**PROBLEM TO SOLVE**
Examine the material below. Gather every line in which the string "sourceMappingURL" appears.

**RECORDS SUPPLIED**
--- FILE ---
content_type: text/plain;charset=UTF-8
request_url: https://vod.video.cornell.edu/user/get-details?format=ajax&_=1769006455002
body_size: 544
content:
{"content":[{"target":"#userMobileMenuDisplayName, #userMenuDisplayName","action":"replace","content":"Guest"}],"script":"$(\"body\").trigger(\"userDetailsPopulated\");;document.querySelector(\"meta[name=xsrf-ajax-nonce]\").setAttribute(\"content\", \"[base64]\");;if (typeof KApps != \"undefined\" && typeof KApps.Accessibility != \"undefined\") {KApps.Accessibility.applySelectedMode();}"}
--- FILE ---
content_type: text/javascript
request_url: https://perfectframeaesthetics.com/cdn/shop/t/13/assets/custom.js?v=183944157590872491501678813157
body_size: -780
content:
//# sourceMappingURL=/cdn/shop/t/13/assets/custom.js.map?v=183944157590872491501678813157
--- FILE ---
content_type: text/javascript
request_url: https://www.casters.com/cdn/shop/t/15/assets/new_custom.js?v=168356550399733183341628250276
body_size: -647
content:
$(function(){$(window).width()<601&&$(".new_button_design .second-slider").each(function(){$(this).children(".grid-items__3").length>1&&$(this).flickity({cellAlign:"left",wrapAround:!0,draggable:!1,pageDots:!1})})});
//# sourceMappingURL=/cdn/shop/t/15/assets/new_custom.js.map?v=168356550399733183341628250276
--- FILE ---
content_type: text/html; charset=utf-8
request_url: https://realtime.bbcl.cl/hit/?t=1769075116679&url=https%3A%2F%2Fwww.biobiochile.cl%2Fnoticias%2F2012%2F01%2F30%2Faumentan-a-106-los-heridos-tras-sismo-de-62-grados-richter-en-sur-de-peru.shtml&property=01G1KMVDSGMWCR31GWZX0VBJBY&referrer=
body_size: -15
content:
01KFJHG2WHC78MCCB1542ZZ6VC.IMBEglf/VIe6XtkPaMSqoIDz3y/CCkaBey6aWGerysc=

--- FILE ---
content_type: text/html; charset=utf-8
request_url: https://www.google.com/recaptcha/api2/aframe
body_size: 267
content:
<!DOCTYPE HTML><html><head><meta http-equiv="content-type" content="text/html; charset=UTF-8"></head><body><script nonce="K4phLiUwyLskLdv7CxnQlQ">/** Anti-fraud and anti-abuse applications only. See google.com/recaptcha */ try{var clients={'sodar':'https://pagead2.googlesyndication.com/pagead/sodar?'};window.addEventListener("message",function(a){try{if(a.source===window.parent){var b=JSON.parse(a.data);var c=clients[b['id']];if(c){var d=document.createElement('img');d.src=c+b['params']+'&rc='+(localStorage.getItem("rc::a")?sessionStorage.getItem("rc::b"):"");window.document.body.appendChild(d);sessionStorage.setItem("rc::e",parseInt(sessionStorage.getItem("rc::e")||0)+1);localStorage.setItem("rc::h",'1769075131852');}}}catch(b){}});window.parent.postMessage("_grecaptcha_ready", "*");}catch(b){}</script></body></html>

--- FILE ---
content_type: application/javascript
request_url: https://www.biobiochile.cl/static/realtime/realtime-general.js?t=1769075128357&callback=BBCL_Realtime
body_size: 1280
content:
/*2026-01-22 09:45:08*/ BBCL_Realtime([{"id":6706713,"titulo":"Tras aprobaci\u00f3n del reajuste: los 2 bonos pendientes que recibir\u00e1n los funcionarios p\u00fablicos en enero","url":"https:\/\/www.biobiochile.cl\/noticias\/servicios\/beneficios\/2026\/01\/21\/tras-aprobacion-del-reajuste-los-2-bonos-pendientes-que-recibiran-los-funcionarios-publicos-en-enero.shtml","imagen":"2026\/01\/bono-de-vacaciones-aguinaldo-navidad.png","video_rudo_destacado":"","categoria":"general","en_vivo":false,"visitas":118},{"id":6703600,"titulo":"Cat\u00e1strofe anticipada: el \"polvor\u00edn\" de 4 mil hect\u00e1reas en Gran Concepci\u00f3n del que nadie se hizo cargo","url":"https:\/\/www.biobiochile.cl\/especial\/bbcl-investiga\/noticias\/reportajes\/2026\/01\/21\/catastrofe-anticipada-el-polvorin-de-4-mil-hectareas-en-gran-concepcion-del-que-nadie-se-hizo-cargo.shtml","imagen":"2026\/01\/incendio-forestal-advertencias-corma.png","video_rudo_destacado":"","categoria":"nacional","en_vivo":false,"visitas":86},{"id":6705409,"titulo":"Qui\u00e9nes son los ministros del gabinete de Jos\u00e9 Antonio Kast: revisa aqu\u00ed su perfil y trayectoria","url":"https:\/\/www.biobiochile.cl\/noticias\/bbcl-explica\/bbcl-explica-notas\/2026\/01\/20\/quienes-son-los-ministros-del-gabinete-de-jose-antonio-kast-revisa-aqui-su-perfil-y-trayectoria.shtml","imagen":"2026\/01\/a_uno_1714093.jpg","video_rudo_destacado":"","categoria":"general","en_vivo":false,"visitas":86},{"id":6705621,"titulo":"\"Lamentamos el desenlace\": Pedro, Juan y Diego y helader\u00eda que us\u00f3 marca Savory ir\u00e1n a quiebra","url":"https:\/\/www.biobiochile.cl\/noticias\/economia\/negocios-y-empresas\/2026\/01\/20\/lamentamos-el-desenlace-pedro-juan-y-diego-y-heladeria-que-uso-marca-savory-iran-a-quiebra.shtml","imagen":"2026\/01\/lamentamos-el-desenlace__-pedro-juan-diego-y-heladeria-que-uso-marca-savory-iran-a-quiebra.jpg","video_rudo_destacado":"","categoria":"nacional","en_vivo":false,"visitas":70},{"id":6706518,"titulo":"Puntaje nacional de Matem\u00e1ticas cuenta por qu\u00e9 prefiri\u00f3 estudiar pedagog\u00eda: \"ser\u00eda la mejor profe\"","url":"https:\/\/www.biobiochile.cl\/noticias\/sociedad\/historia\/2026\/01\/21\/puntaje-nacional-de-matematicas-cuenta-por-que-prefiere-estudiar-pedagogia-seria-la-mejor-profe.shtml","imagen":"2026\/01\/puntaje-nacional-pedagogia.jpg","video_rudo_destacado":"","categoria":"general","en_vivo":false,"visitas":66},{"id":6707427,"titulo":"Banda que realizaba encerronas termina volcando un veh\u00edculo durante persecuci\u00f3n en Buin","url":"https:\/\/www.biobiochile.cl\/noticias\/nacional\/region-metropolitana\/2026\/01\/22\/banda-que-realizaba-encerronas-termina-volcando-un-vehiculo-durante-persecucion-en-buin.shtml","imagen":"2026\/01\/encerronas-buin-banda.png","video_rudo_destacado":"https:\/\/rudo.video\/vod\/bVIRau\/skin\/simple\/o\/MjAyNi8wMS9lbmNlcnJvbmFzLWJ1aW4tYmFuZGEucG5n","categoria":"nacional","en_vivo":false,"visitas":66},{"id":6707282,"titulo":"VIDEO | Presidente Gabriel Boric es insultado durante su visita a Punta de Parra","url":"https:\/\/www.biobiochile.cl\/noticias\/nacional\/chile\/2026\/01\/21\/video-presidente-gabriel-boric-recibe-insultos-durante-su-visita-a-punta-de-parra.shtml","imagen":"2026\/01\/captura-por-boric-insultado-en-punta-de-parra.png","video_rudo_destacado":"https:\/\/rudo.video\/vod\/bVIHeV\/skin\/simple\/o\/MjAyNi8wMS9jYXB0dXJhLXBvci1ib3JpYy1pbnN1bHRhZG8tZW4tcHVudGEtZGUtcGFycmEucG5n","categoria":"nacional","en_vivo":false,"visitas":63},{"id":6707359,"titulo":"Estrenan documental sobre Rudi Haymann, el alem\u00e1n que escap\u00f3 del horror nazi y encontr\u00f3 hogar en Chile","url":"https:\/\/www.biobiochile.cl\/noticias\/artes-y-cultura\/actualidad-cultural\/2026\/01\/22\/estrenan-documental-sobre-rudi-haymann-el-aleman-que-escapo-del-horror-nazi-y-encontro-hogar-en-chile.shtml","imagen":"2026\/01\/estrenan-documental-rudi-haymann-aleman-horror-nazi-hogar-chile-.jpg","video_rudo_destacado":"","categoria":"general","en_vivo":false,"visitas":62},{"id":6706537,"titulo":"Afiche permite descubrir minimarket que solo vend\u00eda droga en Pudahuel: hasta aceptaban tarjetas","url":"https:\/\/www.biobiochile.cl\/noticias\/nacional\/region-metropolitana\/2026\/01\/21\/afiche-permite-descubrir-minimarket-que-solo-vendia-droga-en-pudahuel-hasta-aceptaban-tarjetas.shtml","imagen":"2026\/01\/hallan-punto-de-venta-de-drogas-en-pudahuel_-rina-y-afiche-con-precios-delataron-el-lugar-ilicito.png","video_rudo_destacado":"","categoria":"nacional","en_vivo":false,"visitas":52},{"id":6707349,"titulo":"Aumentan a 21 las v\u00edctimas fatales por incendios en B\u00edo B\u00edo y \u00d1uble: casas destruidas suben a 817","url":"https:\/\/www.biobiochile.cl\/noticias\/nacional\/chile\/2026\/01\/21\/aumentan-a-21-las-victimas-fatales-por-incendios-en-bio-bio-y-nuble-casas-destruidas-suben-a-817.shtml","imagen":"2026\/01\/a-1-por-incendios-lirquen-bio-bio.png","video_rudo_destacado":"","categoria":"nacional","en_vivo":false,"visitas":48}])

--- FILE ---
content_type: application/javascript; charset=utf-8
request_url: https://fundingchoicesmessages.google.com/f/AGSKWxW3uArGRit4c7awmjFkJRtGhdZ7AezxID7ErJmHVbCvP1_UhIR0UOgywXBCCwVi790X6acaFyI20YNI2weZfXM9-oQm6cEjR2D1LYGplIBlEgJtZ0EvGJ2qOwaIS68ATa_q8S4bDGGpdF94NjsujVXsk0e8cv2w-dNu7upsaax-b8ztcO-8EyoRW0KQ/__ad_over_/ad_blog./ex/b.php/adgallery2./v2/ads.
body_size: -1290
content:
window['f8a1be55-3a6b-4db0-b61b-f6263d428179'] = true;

**WRITTEN ANSWER**
//# sourceMappingURL=/cdn/shop/t/13/assets/custom.js.map?v=183944157590872491501678813157
//# sourceMappingURL=/cdn/shop/t/15/assets/new_custom.js.map?v=168356550399733183341628250276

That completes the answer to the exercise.